The manager in charge of preparing the company accounts and documents, Andrea Paroli, certifies, pursuant to paragraph 2 of art. 154-bis of the Consolidated Law on Financial Intermediation, that the accounting disclosures in this statement correspond to the accounting documents, ledgers and entries.


This press release may contain forward-looking statements relating to future events and Immsi Group business and financial results. By their nature, these statements are subject to inherent risks and uncertainties, since they relate to events and depend on circumstances that may or may not occur or exist in the future. Actual results may differ materially from those expressed in such statements as a result of a variety of factors.

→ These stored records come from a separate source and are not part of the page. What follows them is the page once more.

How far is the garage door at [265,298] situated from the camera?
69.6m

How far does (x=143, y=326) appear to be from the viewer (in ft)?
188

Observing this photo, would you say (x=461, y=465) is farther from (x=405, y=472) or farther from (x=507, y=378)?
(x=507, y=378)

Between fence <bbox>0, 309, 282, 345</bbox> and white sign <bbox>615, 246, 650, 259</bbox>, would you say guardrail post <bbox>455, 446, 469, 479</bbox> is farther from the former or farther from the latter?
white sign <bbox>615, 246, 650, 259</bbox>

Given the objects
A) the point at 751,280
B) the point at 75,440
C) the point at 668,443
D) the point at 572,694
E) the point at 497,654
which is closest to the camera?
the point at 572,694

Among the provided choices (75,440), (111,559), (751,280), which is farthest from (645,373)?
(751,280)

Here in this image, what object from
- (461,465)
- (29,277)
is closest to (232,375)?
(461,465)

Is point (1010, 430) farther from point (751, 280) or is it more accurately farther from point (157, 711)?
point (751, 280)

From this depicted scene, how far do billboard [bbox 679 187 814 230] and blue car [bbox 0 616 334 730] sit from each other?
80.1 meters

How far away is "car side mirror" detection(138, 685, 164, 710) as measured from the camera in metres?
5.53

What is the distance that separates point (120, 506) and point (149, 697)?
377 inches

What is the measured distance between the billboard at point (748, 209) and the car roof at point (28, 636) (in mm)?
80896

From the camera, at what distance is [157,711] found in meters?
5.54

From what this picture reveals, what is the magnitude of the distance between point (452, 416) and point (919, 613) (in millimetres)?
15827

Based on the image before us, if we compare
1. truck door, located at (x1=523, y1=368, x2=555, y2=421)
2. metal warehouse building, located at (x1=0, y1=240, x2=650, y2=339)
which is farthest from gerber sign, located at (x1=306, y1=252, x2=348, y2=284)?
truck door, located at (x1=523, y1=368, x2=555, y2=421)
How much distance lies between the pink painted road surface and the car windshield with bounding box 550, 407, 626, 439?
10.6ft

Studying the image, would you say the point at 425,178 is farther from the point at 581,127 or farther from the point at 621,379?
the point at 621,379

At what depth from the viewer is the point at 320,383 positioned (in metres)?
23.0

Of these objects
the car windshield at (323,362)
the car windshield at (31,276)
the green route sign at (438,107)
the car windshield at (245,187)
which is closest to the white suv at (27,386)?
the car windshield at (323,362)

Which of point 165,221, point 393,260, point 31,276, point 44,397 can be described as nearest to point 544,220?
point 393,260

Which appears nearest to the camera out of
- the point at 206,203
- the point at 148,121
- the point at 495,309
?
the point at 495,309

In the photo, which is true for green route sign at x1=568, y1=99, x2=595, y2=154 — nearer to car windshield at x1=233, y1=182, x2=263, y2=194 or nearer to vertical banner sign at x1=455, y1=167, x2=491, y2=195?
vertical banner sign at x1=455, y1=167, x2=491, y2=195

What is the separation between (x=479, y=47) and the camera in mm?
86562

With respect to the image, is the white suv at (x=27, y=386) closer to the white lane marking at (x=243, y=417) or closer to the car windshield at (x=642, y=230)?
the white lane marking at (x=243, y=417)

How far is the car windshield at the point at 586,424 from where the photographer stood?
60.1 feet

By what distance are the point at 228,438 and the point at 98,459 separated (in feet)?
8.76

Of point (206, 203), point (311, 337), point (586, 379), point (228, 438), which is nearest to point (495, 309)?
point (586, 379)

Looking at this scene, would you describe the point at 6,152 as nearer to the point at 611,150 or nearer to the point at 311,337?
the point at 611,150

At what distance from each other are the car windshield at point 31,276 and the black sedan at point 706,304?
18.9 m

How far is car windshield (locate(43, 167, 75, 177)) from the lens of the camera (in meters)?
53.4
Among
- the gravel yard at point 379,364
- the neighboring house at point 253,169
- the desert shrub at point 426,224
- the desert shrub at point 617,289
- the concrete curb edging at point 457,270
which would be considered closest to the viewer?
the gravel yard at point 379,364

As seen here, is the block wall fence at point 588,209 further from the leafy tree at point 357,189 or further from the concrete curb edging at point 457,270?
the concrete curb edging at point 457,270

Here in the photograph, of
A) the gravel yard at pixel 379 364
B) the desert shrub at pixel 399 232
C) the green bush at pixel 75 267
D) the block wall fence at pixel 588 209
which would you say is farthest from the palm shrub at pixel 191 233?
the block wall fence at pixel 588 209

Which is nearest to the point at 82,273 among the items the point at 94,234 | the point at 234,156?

This press release contains a number of indicators that, though not yet contemplated by the IFRS (“Non-GAAP Measures”), are based on financial measures envisaged by the IFRS. These indicators – presented in order to assist assessment of the Group’s business performance – should not be considered as alternatives to those envisaged by the IFRS and are consistent with those in the Immsi Group 2019 Annual Report and quarterly and half-year reports. Furthermore, since determination of such indicators is not specifically regulated by the IFRS, the methods used may not coincide with those adopted by other companies/groups, and consequently the indicators in question may not be comparable. Specifically, the following alternative performance indicators are used:


  • EBITDA: earnings before amortisation and impairment losses on property, plant and equipment and intangible assets, as reflected in the income statement;
  • Net financial debt: this reflects financial liabilities (current and non-current), less cash and cash equivalents, and other financial receivables (current and non-current). Determination of net financial debt does not include other financial assets and liabilities arising from measurement at fair value of derivatives designated as hedges, fair value adjustments of the related hedged items, related accruals, interest accrued on loans and financial liabilities relating to discontinued operations. The schedules in the interim report as at and for the first quarter to 31 March 2019 include a table illustrating the composition of net financial debt. In this regard, in compliance with CESR recommendation of 10 February 2005 “Recommendation for uniform enactment of the European Commission regulation on disclosures”, attention is drawn to the fact that the indicator determined as described represents the amount as monitored by Group management and differs with respect to Consob Communication no. 6064293 of 28 July 2006, since it also includes non-current financial receivables.

In drawing up the Interim Report on Operations as at and for the first quarter to 31 March 2020, the Immsi Group applied the same accounting policies as those used to draw up the Report on Operations and Financial Statements as at and for the year ended 31 December 2019.


Immsi S.p.A. said that the Interim Report on Operations as at and for the first quarter to 31 March 2020 will be available to the public at the company head office, in the “eMarket STORAGE” authorised storage mechanism at and on the issuer’s website (section “Governance/General Meeting/Archive/2020”and section “Investors/Financial Reports/2020”) as required by law.